Task prompt: Put the material below into a Markdown table with the columns "No." and "Text", starting at the line that contains "5d6071e6d9b0191f7bc23a456cd0079.jpg" and ending at the line that contains "EB827 2010 10", with blank lines left out. Include only those lines, and leave the pictures out of the table.

Records for this exercise:
□ □ □ □ □ □ □

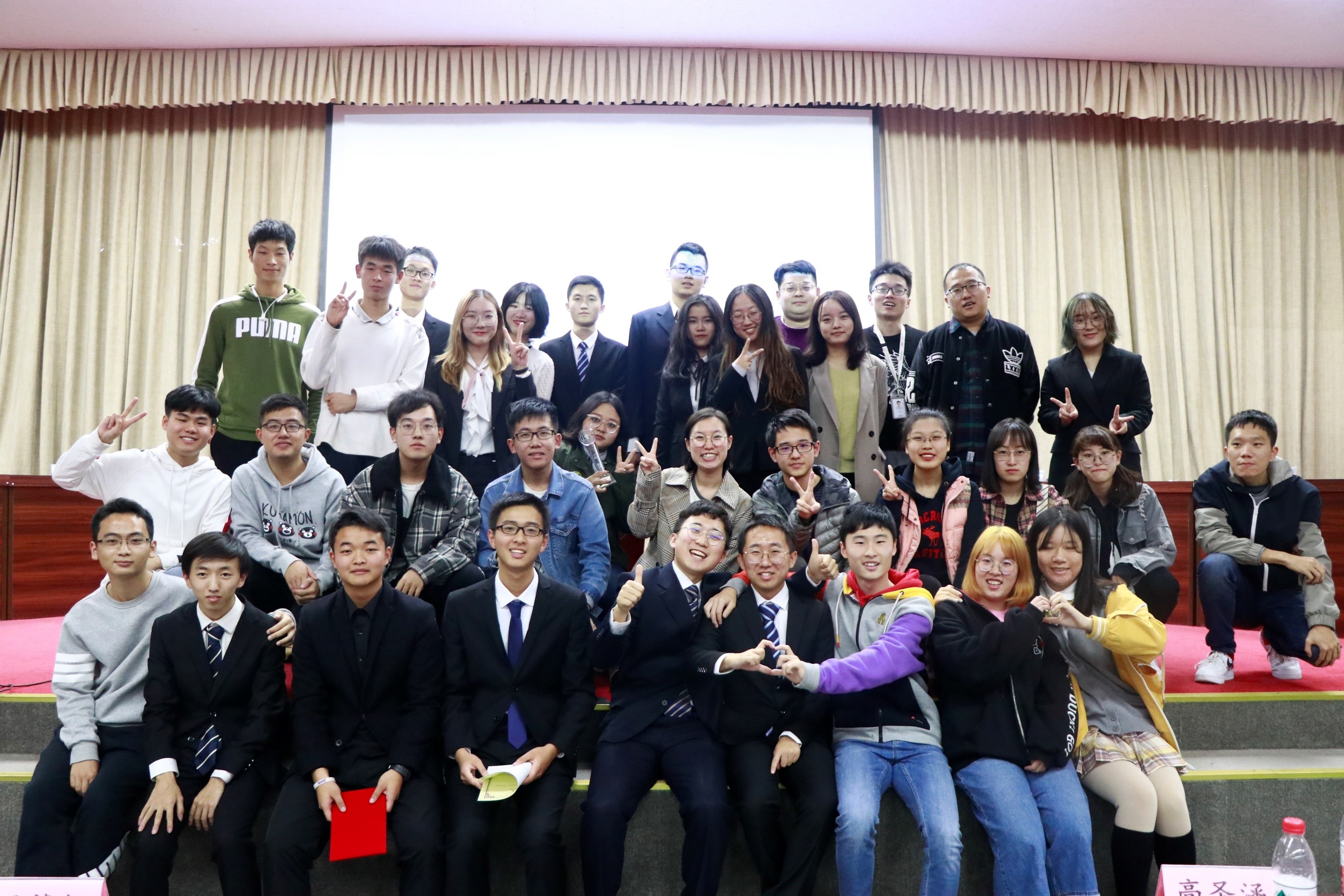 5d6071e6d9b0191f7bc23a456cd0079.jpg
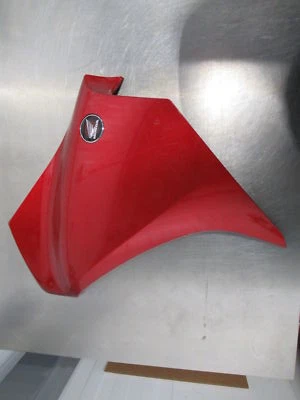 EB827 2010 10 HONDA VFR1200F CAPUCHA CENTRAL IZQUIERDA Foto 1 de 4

□ □ □ □ □ □ □

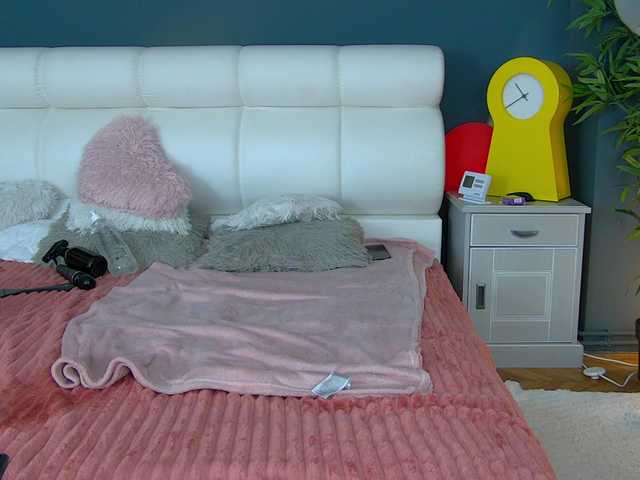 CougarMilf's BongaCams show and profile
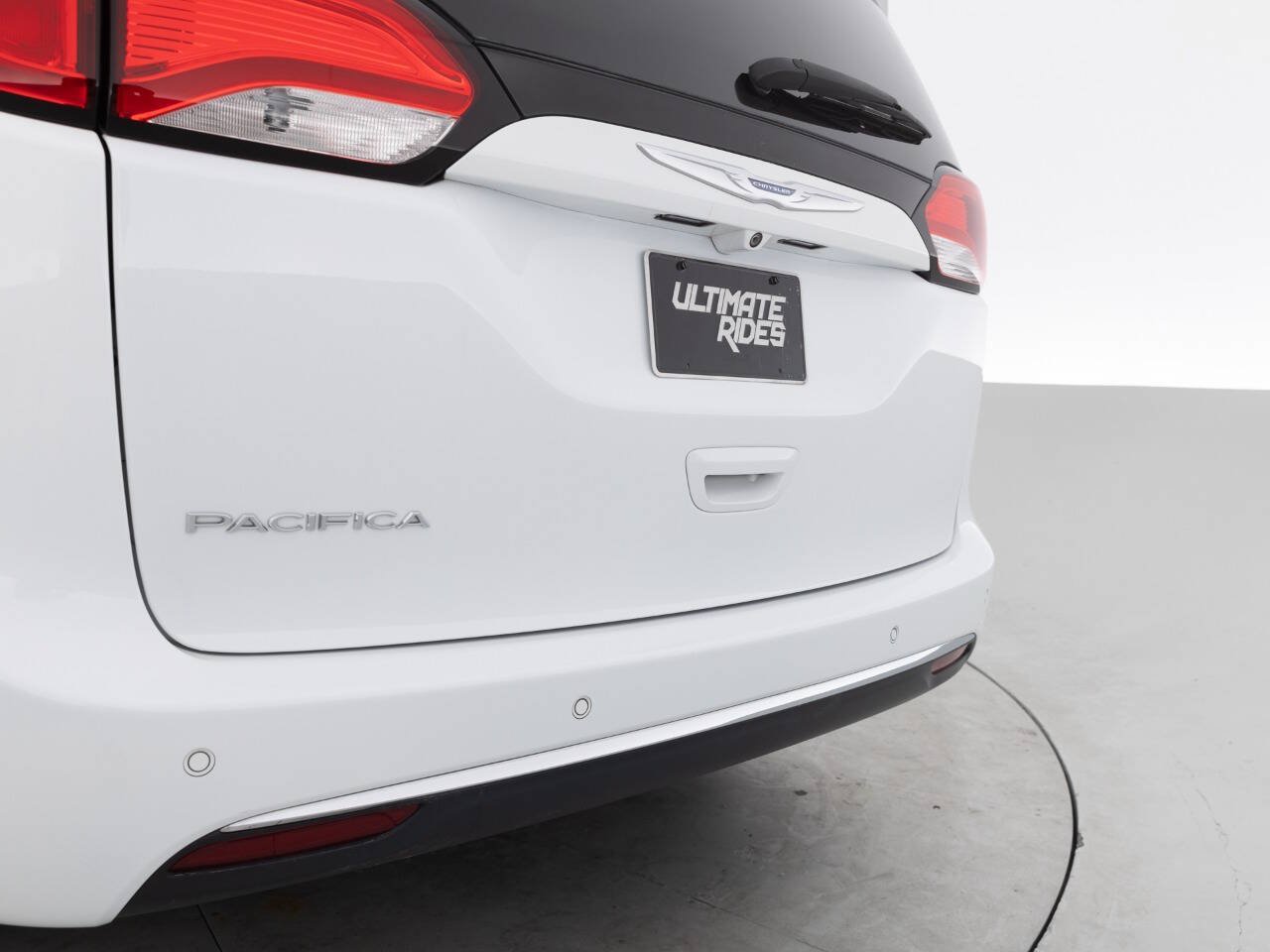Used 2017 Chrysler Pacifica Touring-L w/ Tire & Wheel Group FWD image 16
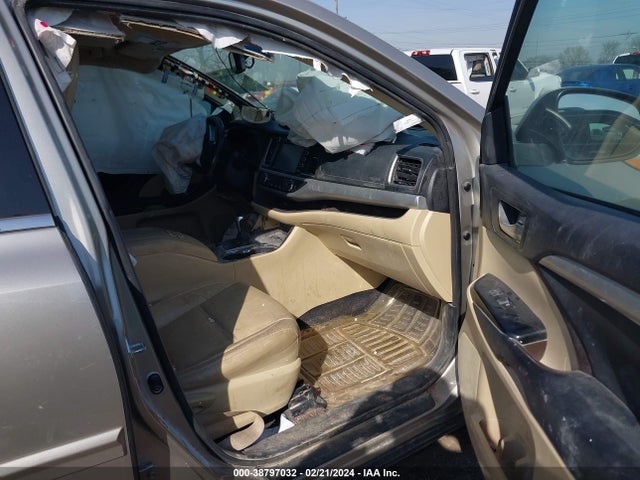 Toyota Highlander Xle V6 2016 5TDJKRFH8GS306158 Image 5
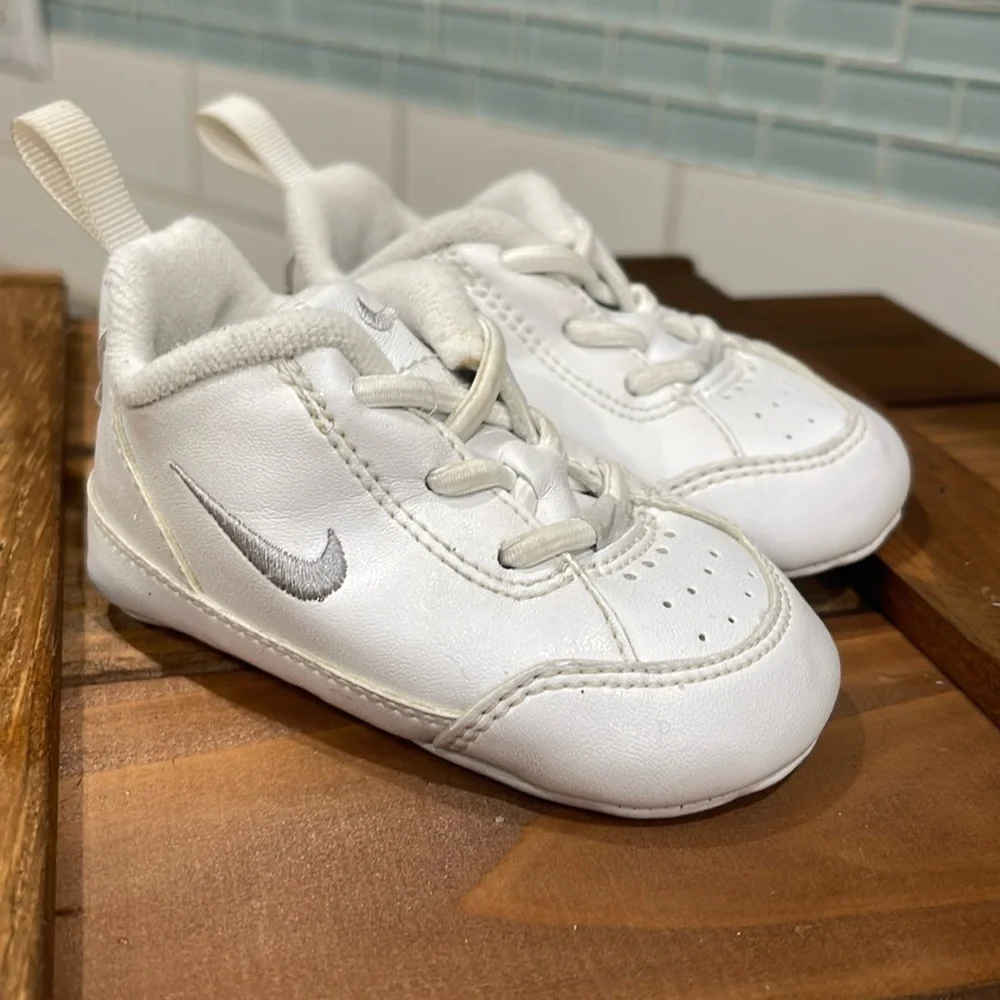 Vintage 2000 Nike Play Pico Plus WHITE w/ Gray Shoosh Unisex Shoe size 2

□ □ □ □ □ □ □

Task result:
| No. | Text |
|---|---|
| 1 |  5d6071e6d9b0191f7bc23a456cd0079.jpg |
| 2 |  EB827 2010 10 HONDA VFR1200F CAPUCHA CENTRAL IZQUIERDA Foto 1 de 4 |